Liptak Assesses Direction of U.S. Supreme Court

Adam Liptak of the New York Times wrote a lengthy article on the U.S. Supreme Court
as it goes into its summer recess and through the fifth year of the Roberts Court. Below are excerpts from the article. If you are an ardent Supreme Court watcher or are just interested in the direction our country may be going--Roberts appears to be heading for a long and active career on the Court--it is worth a read.

From the New York Times:

Chief Justice Roberts, 55, is settling in for what is likely to be a very long tenure at the head of a court that seems to be entering a period of stability.

If the Roberts court continues on the course suggested by its first five years, it is likely to allow a greater role for religion in public life, to permit more participation by unions and corporations in elections and to elaborate further on the scope of the Second Amendment’s right to bear arms. Abortion rights are likely to be curtailed, as are affirmative action and protections for people accused of crimes.

The recent shift to the right is modest.

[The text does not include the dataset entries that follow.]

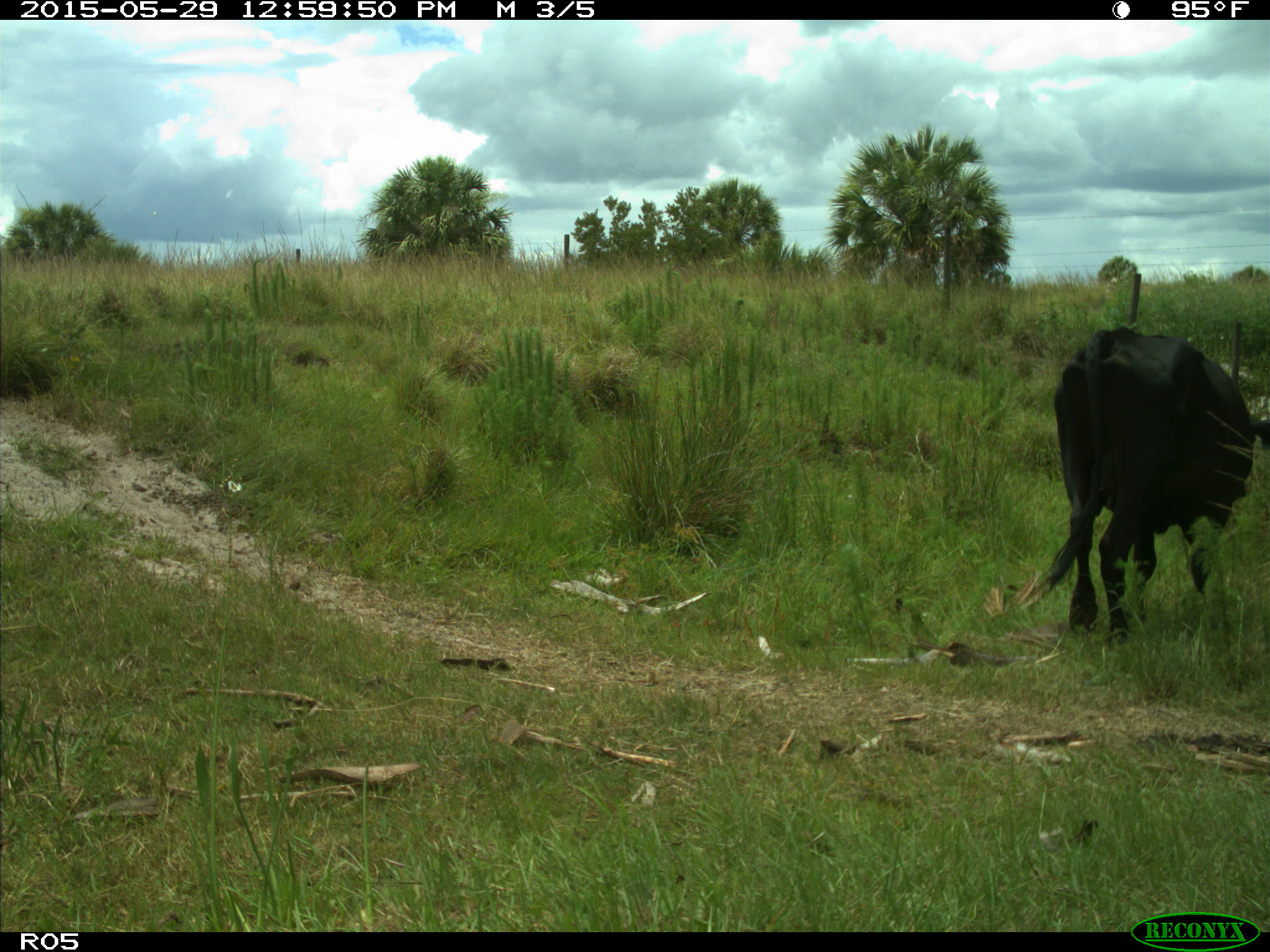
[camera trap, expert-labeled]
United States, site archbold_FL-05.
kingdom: Animalia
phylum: Chordata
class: Mammalia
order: Artiodactyla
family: Bovidae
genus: Bos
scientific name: Bos taurus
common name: domestic cow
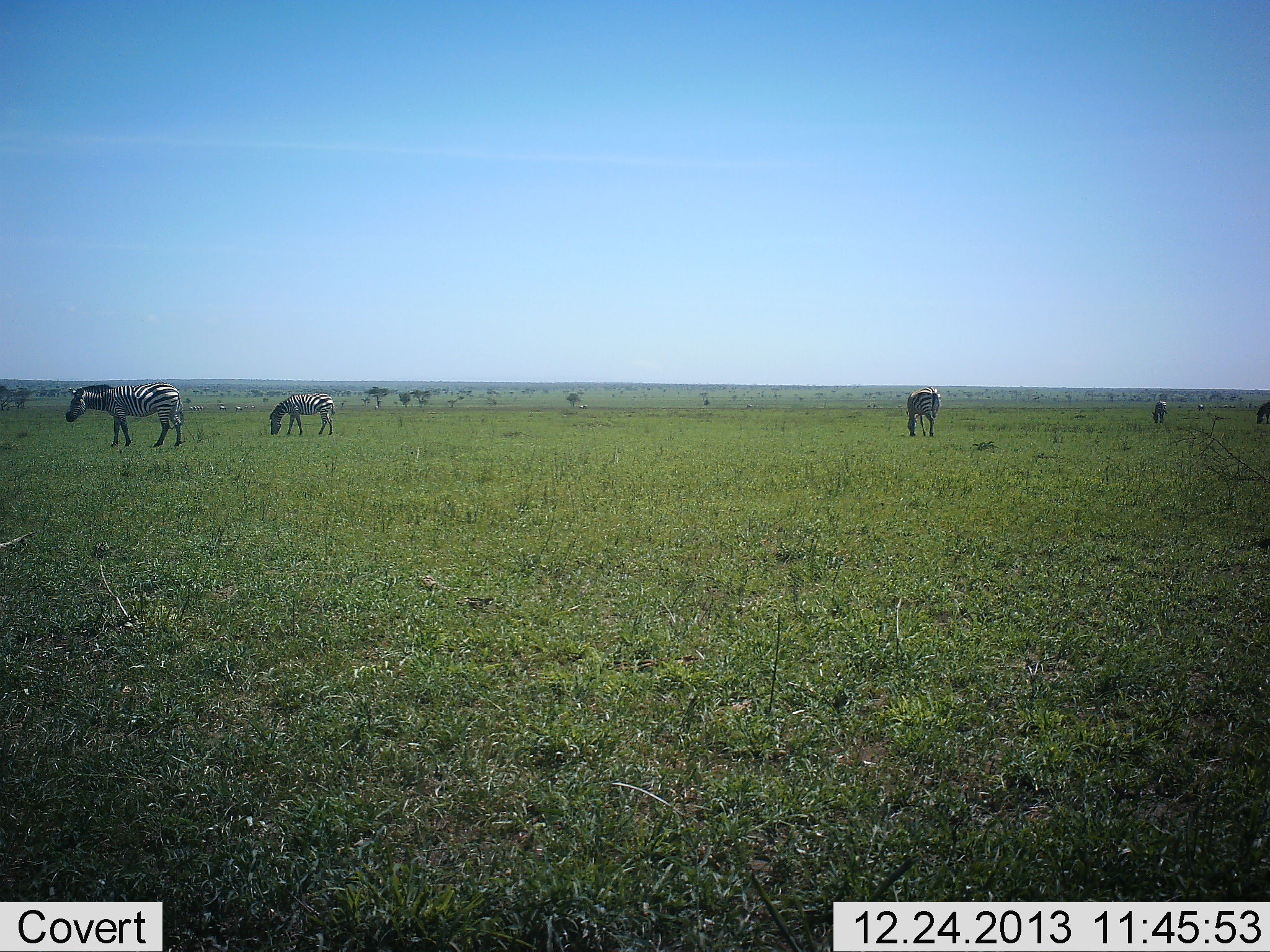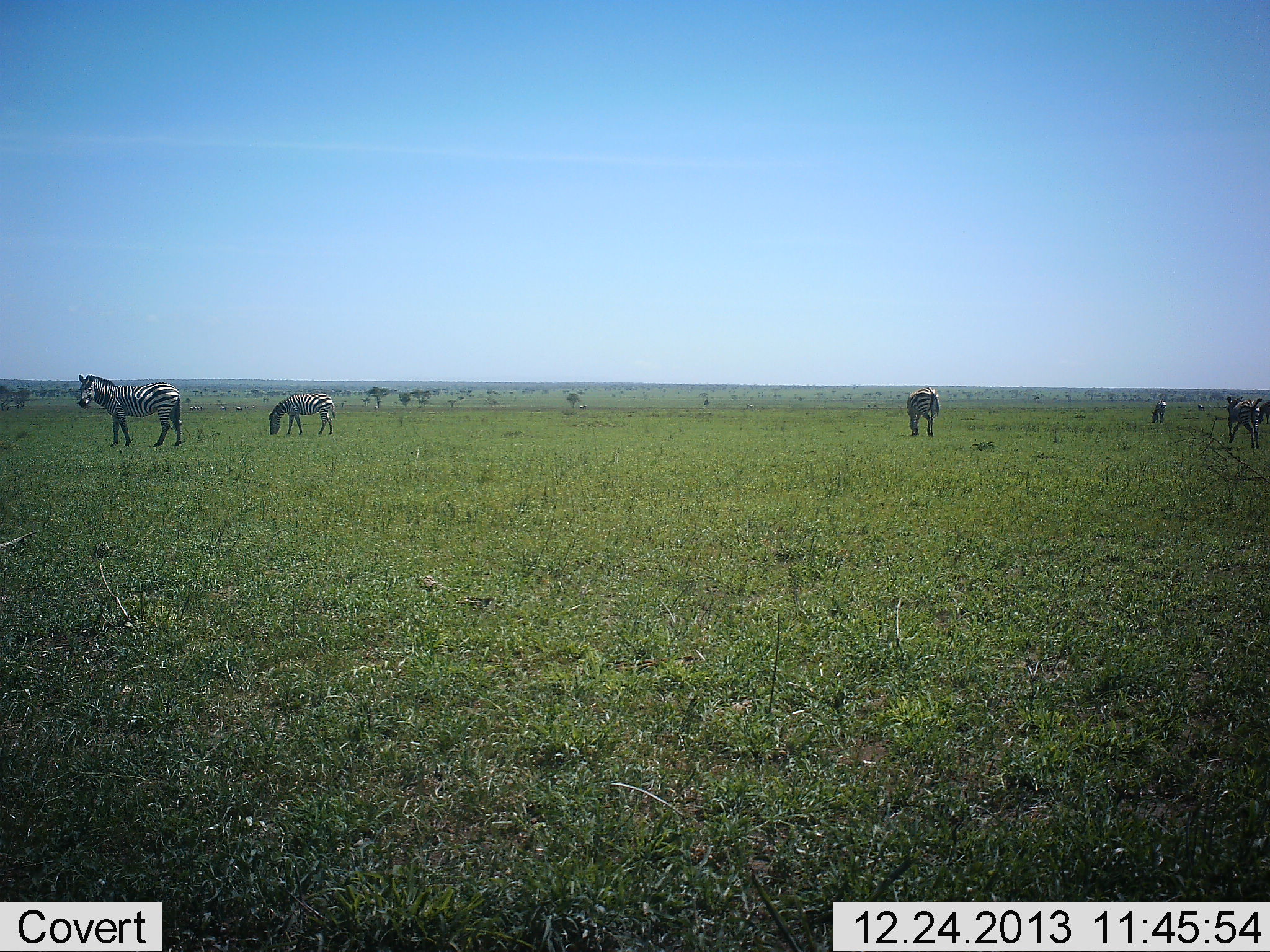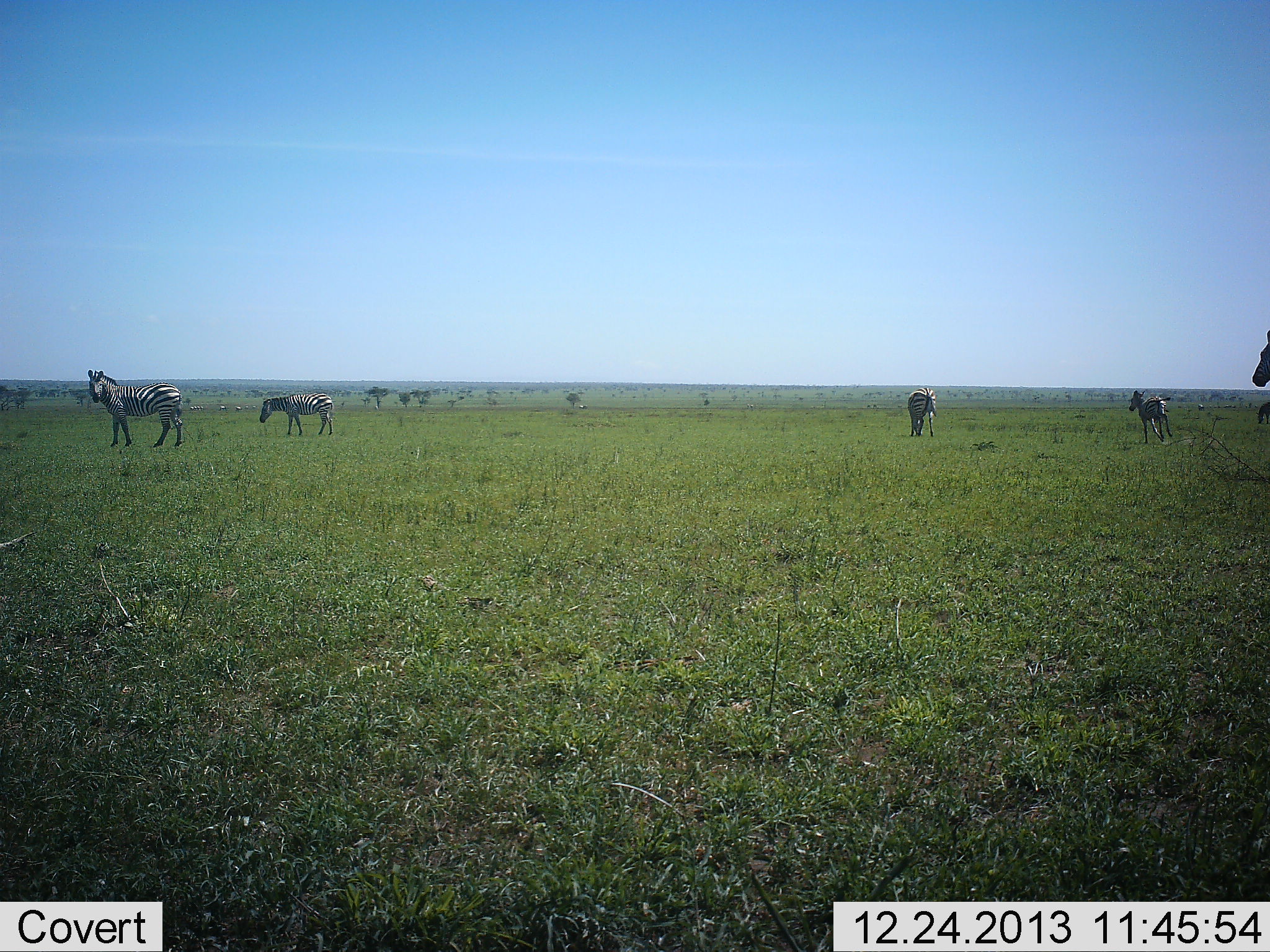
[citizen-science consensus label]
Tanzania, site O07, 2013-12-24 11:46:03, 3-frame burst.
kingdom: Animalia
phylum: Chordata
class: Mammalia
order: Perissodactyla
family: Equidae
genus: Equus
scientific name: Equus quagga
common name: plains zebra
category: zebra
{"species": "zebra (plains zebra) (Equus quagga)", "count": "6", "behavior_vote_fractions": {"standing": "70%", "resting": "20%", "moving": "50%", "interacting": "10%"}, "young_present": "20%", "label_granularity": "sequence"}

And the court’s decisions have hardly been uniformly conservative. The justices have, for instance, limited the use of the death penalty and rejected broad claims of executive power in the government’s efforts to combat terrorism.

But scholars who look at overall trends rather than individual decisions say that widely accepted political science data tell an unmistakable story about a notably conservative court.


With regard to individual rights in criminal cases Liptak explored the implications of former Justice Sandra Day O'Connor replacement with Justice Samuel Alito. Liptak wrote:

Just weeks before she left the court, for instance, Justice O’Connor heard arguments in Hudson v. Michigan, a case about whether evidence should be suppressed because it was found after Detroit police officers stormed a home without announcing themselves.

“Is there no policy protecting the homeowner a little bit and the sanctity of the home from this immediate entry?” Justice O’Connor asked a government lawyer. David A. Moran, a lawyer for the defendant, Booker T. Hudson, said the questioning left him confident that he had Justice O’Connor’s crucial vote.

Three months later, the court called for reargument, signaling a 4-to-4 deadlock after Justice O’Connor’s departure. When the 5-to-4 decision was announced in June, the court not only ruled that violations of the knock-and-announce rule do not require the suppression of evidence, but also called into question the exclusionary rule itself.

The shift had taken place. Justice Alito was in the majority.

“My 5-4 loss in Hudson v. Michigan,” Mr. Moran wrote in 2006 in Cato Supreme Court Review, “signals the end of the Fourth Amendment” — protecting against unreasonable searches — “as we know it.”